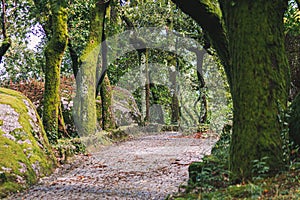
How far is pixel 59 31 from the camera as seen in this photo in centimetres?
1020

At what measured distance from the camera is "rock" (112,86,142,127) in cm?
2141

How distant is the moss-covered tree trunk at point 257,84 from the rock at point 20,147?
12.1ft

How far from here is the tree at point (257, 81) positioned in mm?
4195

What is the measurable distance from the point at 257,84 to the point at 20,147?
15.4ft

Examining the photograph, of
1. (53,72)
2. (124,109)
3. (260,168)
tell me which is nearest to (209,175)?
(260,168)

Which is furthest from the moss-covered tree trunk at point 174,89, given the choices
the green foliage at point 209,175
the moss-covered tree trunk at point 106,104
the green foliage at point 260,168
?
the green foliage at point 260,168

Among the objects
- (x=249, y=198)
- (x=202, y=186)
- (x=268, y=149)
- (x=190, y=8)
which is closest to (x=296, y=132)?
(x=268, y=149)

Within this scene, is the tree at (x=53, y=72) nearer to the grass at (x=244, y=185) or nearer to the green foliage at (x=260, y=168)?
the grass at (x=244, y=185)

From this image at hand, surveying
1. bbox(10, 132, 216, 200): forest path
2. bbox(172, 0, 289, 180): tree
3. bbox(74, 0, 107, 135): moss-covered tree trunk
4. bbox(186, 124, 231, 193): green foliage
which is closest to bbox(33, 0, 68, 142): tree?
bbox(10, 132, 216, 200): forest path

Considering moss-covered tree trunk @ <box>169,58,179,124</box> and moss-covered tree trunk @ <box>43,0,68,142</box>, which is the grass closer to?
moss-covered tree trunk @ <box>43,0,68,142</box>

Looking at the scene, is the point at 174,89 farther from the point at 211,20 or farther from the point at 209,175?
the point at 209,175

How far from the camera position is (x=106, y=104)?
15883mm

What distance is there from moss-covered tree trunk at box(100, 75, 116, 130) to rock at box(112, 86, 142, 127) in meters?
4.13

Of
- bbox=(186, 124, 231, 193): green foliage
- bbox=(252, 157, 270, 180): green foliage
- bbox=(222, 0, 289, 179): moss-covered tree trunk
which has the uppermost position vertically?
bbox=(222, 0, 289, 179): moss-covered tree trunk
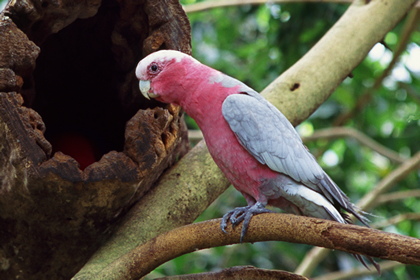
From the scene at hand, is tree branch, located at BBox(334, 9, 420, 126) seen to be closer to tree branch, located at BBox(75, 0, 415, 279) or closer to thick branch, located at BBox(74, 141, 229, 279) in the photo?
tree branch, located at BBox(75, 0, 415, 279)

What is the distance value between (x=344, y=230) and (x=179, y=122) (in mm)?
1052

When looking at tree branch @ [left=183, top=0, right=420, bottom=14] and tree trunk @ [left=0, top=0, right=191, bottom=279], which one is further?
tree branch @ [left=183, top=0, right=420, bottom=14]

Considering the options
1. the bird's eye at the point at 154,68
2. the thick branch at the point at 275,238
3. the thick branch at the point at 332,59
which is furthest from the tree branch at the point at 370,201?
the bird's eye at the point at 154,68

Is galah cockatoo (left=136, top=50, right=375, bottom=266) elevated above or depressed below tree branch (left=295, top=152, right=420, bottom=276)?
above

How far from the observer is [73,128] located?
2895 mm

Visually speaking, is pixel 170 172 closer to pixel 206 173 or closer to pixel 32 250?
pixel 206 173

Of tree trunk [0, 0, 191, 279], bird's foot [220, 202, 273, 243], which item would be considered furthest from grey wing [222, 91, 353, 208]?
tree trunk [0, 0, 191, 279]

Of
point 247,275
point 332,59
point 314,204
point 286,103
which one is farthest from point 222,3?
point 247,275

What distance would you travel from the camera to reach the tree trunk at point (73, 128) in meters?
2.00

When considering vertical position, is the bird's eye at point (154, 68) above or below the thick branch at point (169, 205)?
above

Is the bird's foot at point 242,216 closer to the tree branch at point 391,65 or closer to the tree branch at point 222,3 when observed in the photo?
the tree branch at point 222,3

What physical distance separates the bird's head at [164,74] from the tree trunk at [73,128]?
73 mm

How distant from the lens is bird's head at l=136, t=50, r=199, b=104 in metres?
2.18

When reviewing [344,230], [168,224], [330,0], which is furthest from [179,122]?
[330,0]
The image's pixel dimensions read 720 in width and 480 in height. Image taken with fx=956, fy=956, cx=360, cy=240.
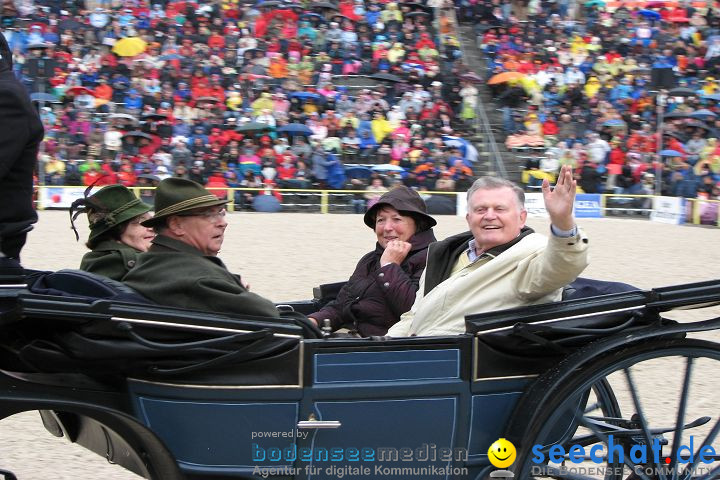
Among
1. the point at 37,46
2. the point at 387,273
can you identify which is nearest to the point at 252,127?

____________________

▸ **SHORT TASK**:
Write out the full listing verbatim, excluding its pictures.

▸ **WRITTEN ANSWER**:
How far is pixel 59 31 from the camera as seen in this photo in centimetres?
1020

At what measured distance from the camera is "rock" (112,86,142,127) in cm?
2141

How distant is the moss-covered tree trunk at point 257,84 from the rock at point 20,147?
12.1ft

How far from here is the tree at point (257, 81) positioned in mm?
4195

What is the measurable distance from the point at 257,84 to the point at 20,147?
15.4ft

Examining the photograph, of
1. (53,72)
2. (124,109)
3. (260,168)
tell me which is nearest to (209,175)?
(260,168)

Which is furthest from the moss-covered tree trunk at point 174,89, given the choices
the green foliage at point 209,175
the moss-covered tree trunk at point 106,104
the green foliage at point 260,168
?
the green foliage at point 260,168

Among the objects
- (x=249, y=198)
- (x=202, y=186)
- (x=268, y=149)
- (x=190, y=8)
which is closest to (x=296, y=132)?
(x=268, y=149)

Within this scene, is the tree at (x=53, y=72) nearer to the grass at (x=244, y=185) or nearer to the green foliage at (x=260, y=168)?
the grass at (x=244, y=185)

From this image at hand, surveying
1. bbox(10, 132, 216, 200): forest path
2. bbox(172, 0, 289, 180): tree
3. bbox(74, 0, 107, 135): moss-covered tree trunk
4. bbox(186, 124, 231, 193): green foliage
which is closest to bbox(33, 0, 68, 142): tree?
bbox(10, 132, 216, 200): forest path

Considering moss-covered tree trunk @ <box>169,58,179,124</box> and moss-covered tree trunk @ <box>43,0,68,142</box>, which is the grass closer to?
moss-covered tree trunk @ <box>43,0,68,142</box>

Looking at the scene, is the point at 174,89 farther from the point at 211,20 or farther from the point at 209,175?
the point at 209,175

How far from the camera position is (x=106, y=104)?
15883mm

What distance is there from moss-covered tree trunk at box(100, 75, 116, 130) to rock at box(112, 86, 142, 127) in meters?
4.13

Of
- bbox=(186, 124, 231, 193): green foliage
- bbox=(252, 157, 270, 180): green foliage
- bbox=(222, 0, 289, 179): moss-covered tree trunk
which has the uppermost position vertically?
bbox=(222, 0, 289, 179): moss-covered tree trunk
From the scene at hand, is tree branch, located at BBox(334, 9, 420, 126) seen to be closer to tree branch, located at BBox(75, 0, 415, 279) or closer to thick branch, located at BBox(74, 141, 229, 279) in the photo?
tree branch, located at BBox(75, 0, 415, 279)

What is the distance value between (x=344, y=230) and (x=179, y=122) (in mm)?
1052

When looking at tree branch @ [left=183, top=0, right=420, bottom=14] and tree trunk @ [left=0, top=0, right=191, bottom=279], which one is further?
tree branch @ [left=183, top=0, right=420, bottom=14]

Considering the options
1. the bird's eye at the point at 154,68
2. the thick branch at the point at 275,238
3. the thick branch at the point at 332,59
which is furthest from the tree branch at the point at 370,201?
the bird's eye at the point at 154,68

Is galah cockatoo (left=136, top=50, right=375, bottom=266) elevated above or depressed below tree branch (left=295, top=152, right=420, bottom=276)?
above

How far from the observer is [73,128] located?
2895 mm

Visually speaking, is pixel 170 172 closer to pixel 206 173 or closer to pixel 32 250?
pixel 206 173

Of tree trunk [0, 0, 191, 279], bird's foot [220, 202, 273, 243], which item would be considered furthest from grey wing [222, 91, 353, 208]?
tree trunk [0, 0, 191, 279]

Of
point 247,275
point 332,59
point 314,204
point 286,103
which one is farthest from point 222,3?
point 247,275

What distance would you travel from the camera to reach the tree trunk at point (73, 128) in meters?
2.00

When considering vertical position, is the bird's eye at point (154, 68) above or below the thick branch at point (169, 205)?
above

Is the bird's foot at point 242,216 closer to the tree branch at point 391,65 or closer to the tree branch at point 222,3 when observed in the photo?
the tree branch at point 222,3

What physical distance separates the bird's head at [164,74] from the tree trunk at [73,128]?
73 mm

How distant from the lens is bird's head at l=136, t=50, r=199, b=104 in metres?
2.18

When reviewing [344,230], [168,224], [330,0], which is furthest from [179,122]?
[330,0]
The image's pixel dimensions read 720 in width and 480 in height. Image taken with fx=956, fy=956, cx=360, cy=240.
Among
1. the point at 37,46
2. the point at 387,273
can you identify which is nearest to the point at 252,127?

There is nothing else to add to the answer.